Но вот вернулась домой с работы мама, она всё знала, бабушка ей сообщила. Мама села рядом со мной на софу и сказала:
− Не свезло.
Я бы так не смогла, я бы на месте мамы начала изводить меня вопросами, которыми поедом ела сама себя: почему не подумала, зачем вообще, когда одно место осталась, ждала: проходила первой волной в тот подмосковный, надо было туда сразу и нести, не ждать эфемерных возможностей…

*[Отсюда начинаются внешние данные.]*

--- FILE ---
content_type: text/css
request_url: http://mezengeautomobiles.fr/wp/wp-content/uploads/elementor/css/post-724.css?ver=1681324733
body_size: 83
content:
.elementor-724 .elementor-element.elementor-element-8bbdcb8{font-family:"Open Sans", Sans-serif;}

Задним умом все сильны, я тоже, но мама – это не я, она спокойно переносила всё, мой провал был не первый и не самый провальный в её жизни. Папа приполз под утро после какого-то слёта бардов (они у них всё лето эти слёты), желчно проскрипел:
− Лучше учиться надо было.
Лучше учиться, помалкивал бы, сам к общему знаменателю забыл, как дробь приводить, однажды его протестировала, просто поржать. Он сложил отдельно числители и отдельно знаменатели – умора, так ещё с таким серьёзным авторитетным видом, музыкант хренов, гитарист.
Мама обняла меня.
− Плохо, что ты никогда не плачешь, − сказала она, помедлила, обернулась – не слышит ли папа и затараторила: – и правильно делаешь, жизнь у нас с тобой такая, что можно плакать не переставая. Но я верю, Тоня, это временно. Расплатимся с кредитами, ты поступишь на следующий год. Я на работе поспрашивала – много кто со второго года поступает, а то и с третьего. Что ж поделать, раз ты выбрала рисование.